Hampton’s tirade

Hampton’s tirade

NDP leader Howard Hampton lashed out at the media yesterday for paying too much attention to faith-based schooling at the expense of the real issues. This blog stands guilty as charged but unrepentant. The real issues, according to Hampton, are seniors in soiled diapers. Leaving aside the fact that soiled diapers are not the kind of thing anyone wants to talk about, ever—not to mention the fact that other “real” issues of poverty, schooling and seniors’ care have received quite a lot of attention in the newspapers, on the Web and on public-affairs programs like TVO’s The Agenda, where I will be helping with election-night coverage—there’s a perfectly good reason why such issues haven’t been as prominent: they’re a wash with voters.

Better care for seniors. Less child poverty. Better schools. Affordable housing. More doctors. Shorter medical wait times. Fewer criminals on the streets. A cleaner environment. These are motherhood issues. All the parties and their leaders are in favour of them. And we expect all governments to address them. Yet the problems have persisted through administrations of every stripe, and so, at the same time, we don’t expect to find the silver-bullet solution hiding in the details of the individual parties’ policies. Faith-based schooling, on the other hand, struck a deeper chord among voters: it spoke to Ontarians’ collective sense of self, to their attitudes towards faith and tolerance and the vision they have for their children and the future. That made it a messy issue to discuss, which in turn made it irresistible for the media. Whether Hampton or John Tory like the idea or not, it is a perfectly legitimate issue upon which to decide how to cast your ballot. It’s the one issue in this campaign that has people feel as though they aren’t voting for interchangeability.

It’s true that this entire campaign has been a bit of a letdown. The three party leaders are all men of substance, each dedicated to public service. Many Torontonians remember the 2003 mayoral election, in which Tory took on David Miller in a lengthy battle of ideas and hoped this provincial campaign would have a similar tenor. No such luck. All three party leaders share the blame for the way it has unfolded. Tory went out of his way to craft a pseudo-Liberal platform, believing that the “image” issue of leadership could put him over the top. The strategy amounted, in effect, to taking real issues off the table. And once the Liberals figured out just how well the religious-schools issue worked in their favour—it gave people an emotional stake in maintaining the status quo, which they rarely have—they exploited it at the expense of everything else, including their own accomplishments. Hampton needs to take a long look in the mirror as well. As I wrote earlier this week, the NDP’s Web site, once a compendium of the party’s work and positions on all sorts of issues, has been stripped down to six talking points (like toys in a cereal box—collect all six!) and a “Click here to donate” link. I suspect Hampton is lashing out because his campaign is doing poorly and he needs to energize his own core supporters so they show up at the polls.

The real lesson to take away from the campaign thus far is that voters want to discuss issues that speak to a greater vision of society. Tory inadvertently provided a vision that Ontarians are not prepared to accept. Hampton failed to provide one at all. What do you get? Four more years.

Entries taken from a collection
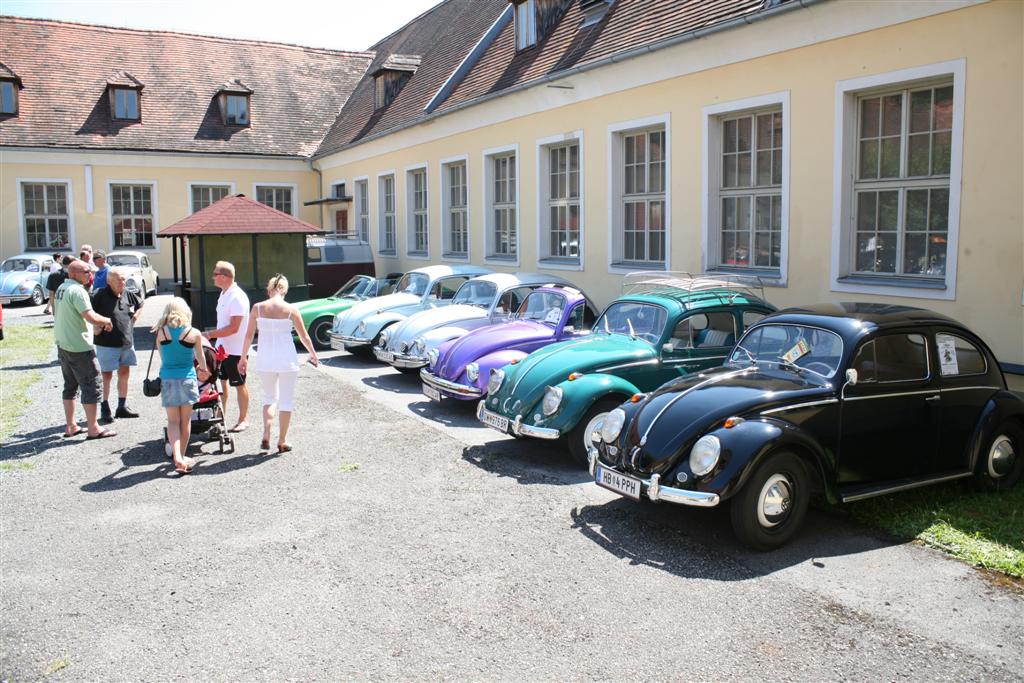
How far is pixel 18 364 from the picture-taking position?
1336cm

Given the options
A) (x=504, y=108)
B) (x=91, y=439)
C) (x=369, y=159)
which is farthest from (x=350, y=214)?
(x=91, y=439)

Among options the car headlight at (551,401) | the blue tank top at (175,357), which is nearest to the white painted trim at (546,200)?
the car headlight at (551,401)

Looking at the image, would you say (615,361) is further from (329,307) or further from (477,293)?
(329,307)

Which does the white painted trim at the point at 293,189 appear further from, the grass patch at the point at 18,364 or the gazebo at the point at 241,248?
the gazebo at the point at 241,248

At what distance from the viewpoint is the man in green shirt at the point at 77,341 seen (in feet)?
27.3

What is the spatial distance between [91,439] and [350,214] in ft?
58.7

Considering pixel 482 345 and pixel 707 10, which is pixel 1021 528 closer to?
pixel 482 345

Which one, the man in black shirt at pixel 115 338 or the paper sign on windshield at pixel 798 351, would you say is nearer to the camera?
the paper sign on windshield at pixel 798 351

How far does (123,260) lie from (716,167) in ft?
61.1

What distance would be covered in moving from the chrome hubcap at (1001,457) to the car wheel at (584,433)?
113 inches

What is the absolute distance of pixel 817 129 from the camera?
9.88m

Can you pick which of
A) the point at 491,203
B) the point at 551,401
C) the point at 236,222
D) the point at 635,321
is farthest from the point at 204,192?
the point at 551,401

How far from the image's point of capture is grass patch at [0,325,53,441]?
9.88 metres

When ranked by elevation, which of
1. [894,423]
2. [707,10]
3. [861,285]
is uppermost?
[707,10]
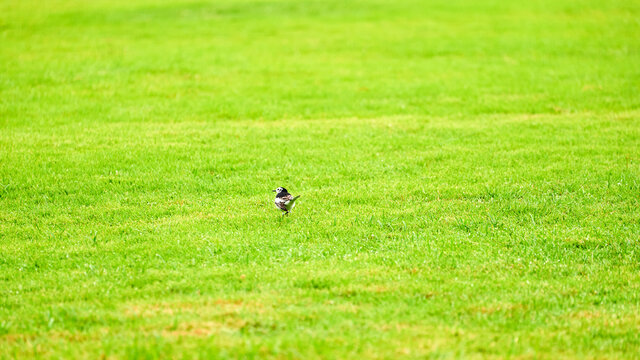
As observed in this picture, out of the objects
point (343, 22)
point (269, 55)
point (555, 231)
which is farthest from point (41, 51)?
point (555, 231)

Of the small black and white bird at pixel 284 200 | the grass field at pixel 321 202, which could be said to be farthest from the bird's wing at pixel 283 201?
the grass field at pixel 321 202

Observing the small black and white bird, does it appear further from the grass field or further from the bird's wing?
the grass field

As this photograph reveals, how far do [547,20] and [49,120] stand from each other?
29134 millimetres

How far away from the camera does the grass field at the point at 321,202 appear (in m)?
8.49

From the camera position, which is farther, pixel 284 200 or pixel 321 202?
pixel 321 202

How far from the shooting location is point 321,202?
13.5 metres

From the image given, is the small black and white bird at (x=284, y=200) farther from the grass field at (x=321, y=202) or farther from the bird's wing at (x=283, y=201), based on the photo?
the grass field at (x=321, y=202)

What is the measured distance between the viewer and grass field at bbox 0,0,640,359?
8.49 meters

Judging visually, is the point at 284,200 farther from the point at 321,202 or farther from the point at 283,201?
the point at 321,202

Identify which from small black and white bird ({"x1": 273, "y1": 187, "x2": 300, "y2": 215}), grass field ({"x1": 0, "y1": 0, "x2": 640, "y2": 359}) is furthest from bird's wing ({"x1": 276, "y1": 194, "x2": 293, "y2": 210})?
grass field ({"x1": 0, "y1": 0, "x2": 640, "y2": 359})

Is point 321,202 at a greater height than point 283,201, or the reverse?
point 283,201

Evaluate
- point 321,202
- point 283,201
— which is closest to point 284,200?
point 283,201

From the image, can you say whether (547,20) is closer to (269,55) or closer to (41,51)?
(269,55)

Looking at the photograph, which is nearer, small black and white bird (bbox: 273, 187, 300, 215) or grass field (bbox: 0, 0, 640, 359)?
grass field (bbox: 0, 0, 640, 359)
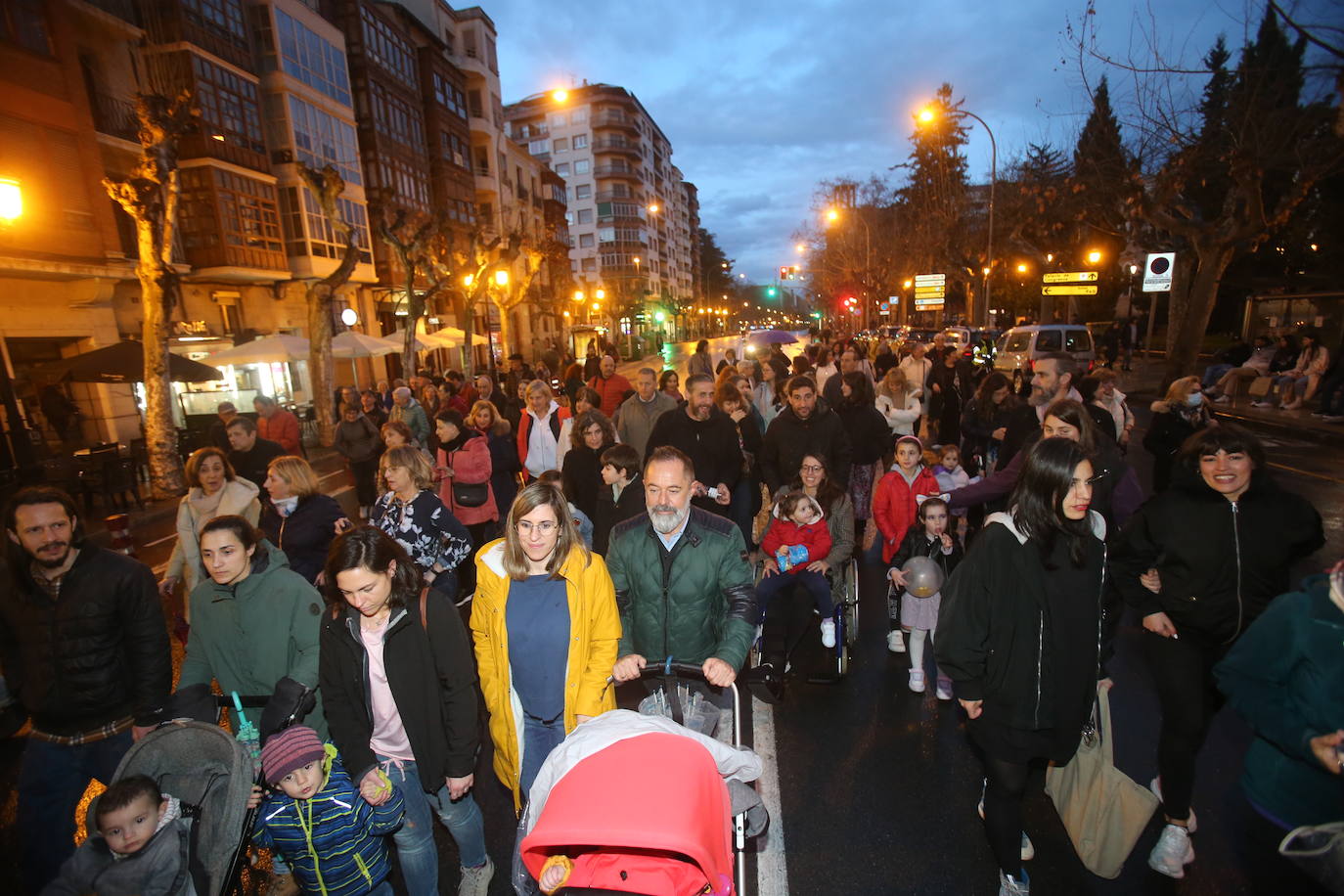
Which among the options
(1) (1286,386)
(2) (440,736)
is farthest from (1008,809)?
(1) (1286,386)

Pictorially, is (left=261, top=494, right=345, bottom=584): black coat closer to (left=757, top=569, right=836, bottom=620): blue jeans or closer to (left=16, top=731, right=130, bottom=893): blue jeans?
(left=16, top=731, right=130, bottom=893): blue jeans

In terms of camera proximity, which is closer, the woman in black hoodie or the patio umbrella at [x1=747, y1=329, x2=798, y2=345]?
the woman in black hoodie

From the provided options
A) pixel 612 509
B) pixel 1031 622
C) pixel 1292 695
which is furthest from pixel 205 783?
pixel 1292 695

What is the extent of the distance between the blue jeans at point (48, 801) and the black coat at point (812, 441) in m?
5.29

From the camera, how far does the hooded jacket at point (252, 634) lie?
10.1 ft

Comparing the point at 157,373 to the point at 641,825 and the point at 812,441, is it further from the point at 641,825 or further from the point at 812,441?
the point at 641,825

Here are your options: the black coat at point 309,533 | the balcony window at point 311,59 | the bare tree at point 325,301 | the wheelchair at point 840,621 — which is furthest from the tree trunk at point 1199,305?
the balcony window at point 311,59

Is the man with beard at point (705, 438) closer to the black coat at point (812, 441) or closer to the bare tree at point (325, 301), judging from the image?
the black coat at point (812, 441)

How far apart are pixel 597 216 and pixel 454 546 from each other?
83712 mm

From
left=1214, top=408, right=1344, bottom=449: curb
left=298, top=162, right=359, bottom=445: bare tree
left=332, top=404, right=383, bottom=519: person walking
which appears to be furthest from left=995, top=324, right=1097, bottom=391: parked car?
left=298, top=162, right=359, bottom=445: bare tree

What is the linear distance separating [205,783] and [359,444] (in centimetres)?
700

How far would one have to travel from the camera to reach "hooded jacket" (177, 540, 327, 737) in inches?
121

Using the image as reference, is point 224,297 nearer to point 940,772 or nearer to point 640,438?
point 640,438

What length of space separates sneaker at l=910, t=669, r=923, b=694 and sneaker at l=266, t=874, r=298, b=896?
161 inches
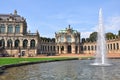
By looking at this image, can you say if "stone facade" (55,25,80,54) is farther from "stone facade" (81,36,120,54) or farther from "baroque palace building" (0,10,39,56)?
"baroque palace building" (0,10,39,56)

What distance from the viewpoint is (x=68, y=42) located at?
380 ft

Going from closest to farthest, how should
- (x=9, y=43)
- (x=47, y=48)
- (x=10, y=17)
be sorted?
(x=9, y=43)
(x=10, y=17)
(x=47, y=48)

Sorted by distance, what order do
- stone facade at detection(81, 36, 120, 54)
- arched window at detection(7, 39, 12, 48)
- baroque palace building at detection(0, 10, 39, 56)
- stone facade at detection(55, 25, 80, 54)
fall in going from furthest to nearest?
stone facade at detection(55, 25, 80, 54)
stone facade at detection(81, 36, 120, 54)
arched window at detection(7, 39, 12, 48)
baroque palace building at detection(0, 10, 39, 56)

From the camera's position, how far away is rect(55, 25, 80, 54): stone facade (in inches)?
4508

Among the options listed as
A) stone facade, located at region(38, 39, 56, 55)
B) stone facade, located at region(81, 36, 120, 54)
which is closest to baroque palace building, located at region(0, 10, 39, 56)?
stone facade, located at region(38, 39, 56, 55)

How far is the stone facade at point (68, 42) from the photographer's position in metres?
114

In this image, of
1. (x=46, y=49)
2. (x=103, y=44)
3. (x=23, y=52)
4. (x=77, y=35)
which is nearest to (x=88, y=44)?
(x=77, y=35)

> _The problem_
Please copy the passage of the blog post on Hampton's tirade above, between "NDP leader Howard" and "wash with voters.", inclusive.

> _Result of the task_
NDP leader Howard Hampton lashed out at the media yesterday for paying too much attention to faith-based schooling at the expense of the real issues. This blog stands guilty as charged but unrepentant. The real issues, according to Hampton, are seniors in soiled diapers. Leaving aside the fact that soiled diapers are not the kind of thing anyone wants to talk about, ever—not to mention the fact that other “real” issues of poverty, schooling and seniors’ care have received quite a lot of attention in the newspapers, on the Web and on public-affairs programs like TVO’s The Agenda, where I will be helping with election-night coverage—there’s a perfectly good reason why such issues haven’t been as prominent: they’re a wash with voters.